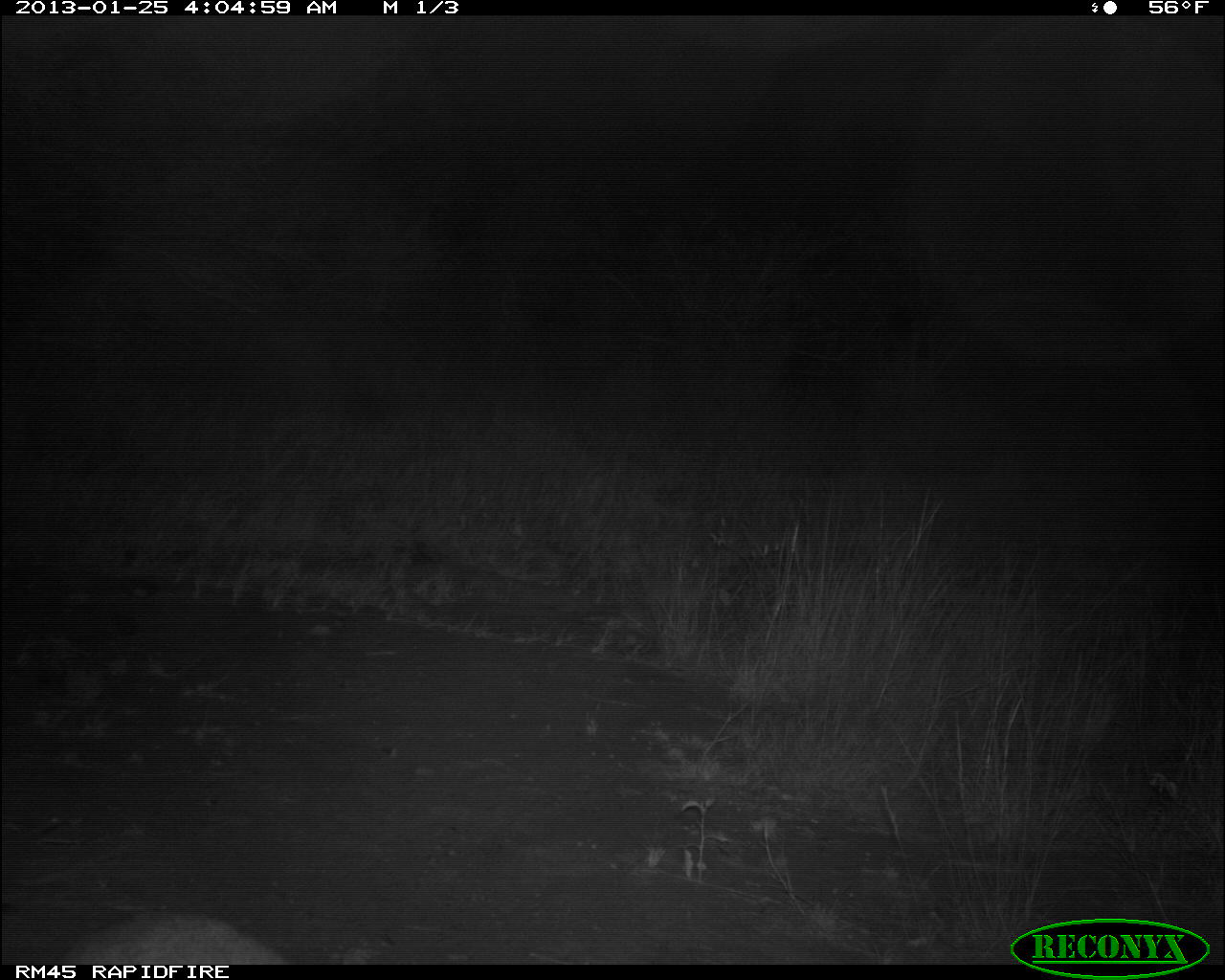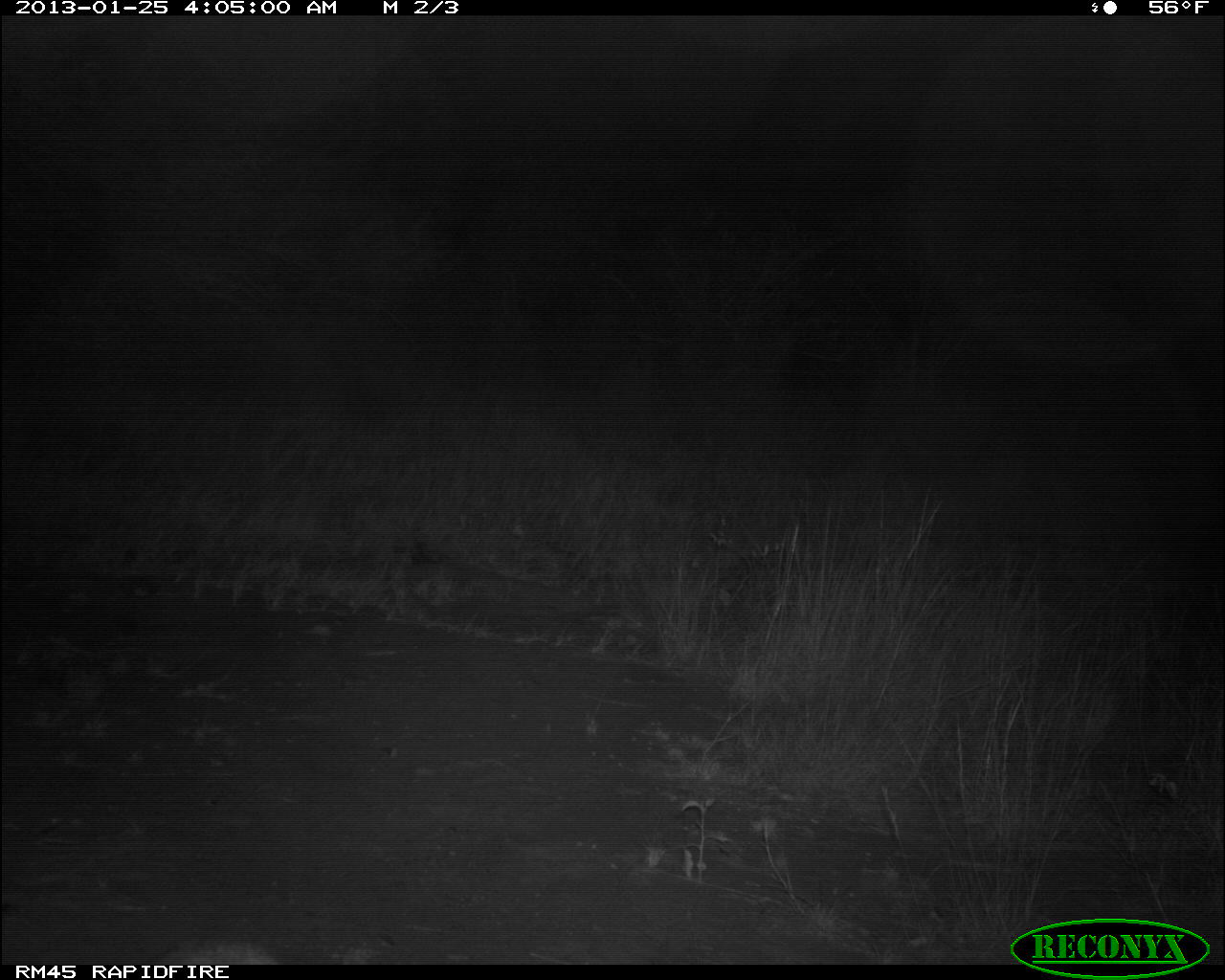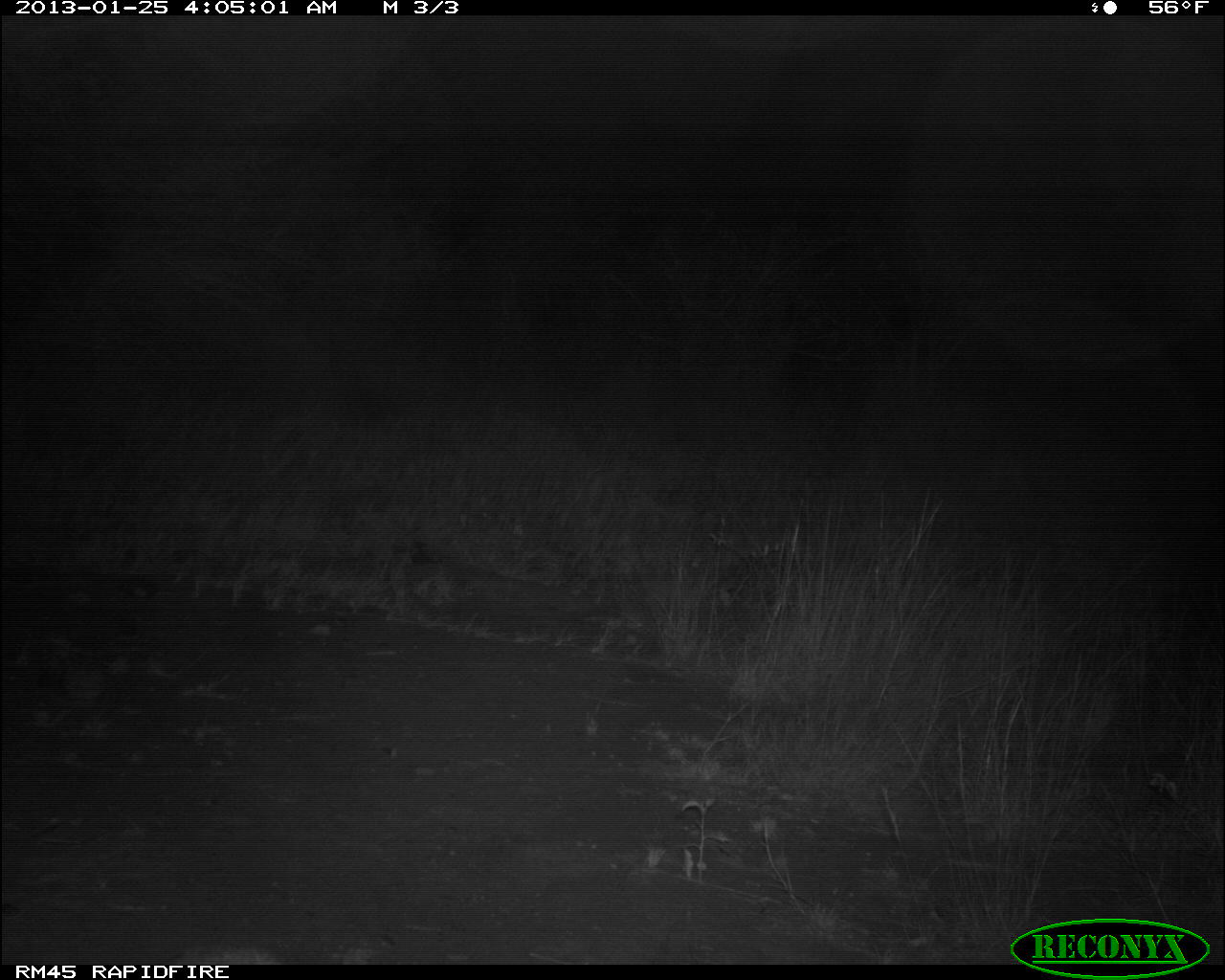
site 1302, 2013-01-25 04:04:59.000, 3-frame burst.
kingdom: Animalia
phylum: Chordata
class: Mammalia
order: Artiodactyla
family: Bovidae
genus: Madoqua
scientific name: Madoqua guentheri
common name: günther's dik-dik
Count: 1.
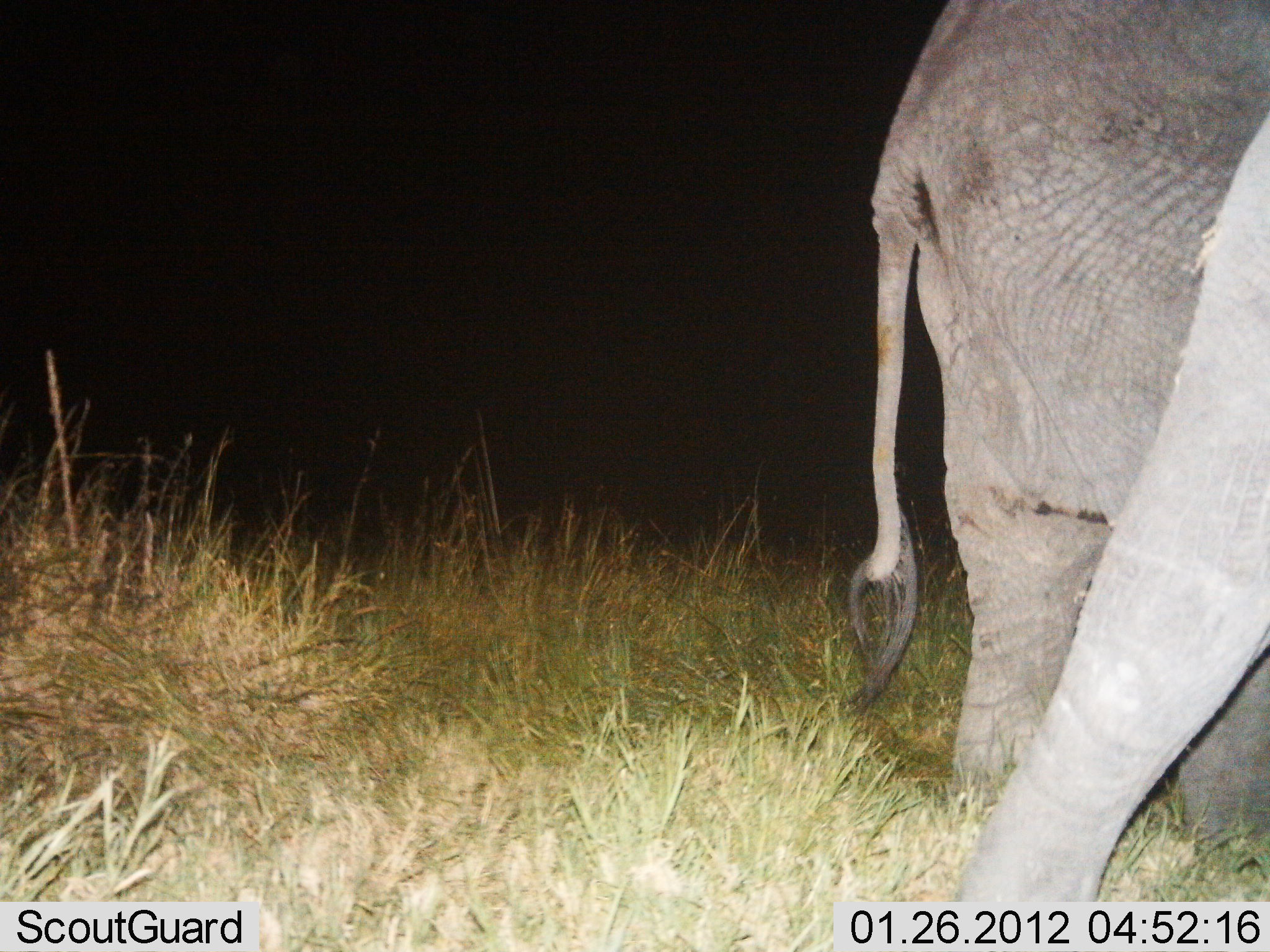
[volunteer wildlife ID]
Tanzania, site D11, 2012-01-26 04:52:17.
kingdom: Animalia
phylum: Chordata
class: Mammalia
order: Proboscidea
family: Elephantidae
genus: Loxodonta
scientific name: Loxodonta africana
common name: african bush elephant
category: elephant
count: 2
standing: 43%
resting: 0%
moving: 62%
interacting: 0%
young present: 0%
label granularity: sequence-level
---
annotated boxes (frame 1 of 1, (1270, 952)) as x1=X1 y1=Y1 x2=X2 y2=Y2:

◇ ◇ ◇ ◇ ◇

WHAT YOU NEED TO DO
In the answer, retype exactly and only the lines from the one holding "genus: Madoqua" through the end of the listing, keeping both ends and dropping every picture.

EXERCISE ANSWER
genus: Madoqua
scientific name: Madoqua guentheri
common name: günther's dik-dik
Count: 1.
[volunteer wildlife ID]
Tanzania, site D11, 2012-01-26 04:52:17.
kingdom: Animalia
phylum: Chordata
class: Mammalia
order: Proboscidea
family: Elephantidae
genus: Loxodonta
scientific name: Loxodonta africana
common name: african bush elephant
category: elephant
count: 2
standing: 43%
resting: 0%
moving: 62%
interacting: 0%
young present: 0%
label granularity: sequence-level
---
annotated boxes (frame 1 of 1, (1270, 952)) as x1=X1 y1=Y1 x2=X2 y2=Y2:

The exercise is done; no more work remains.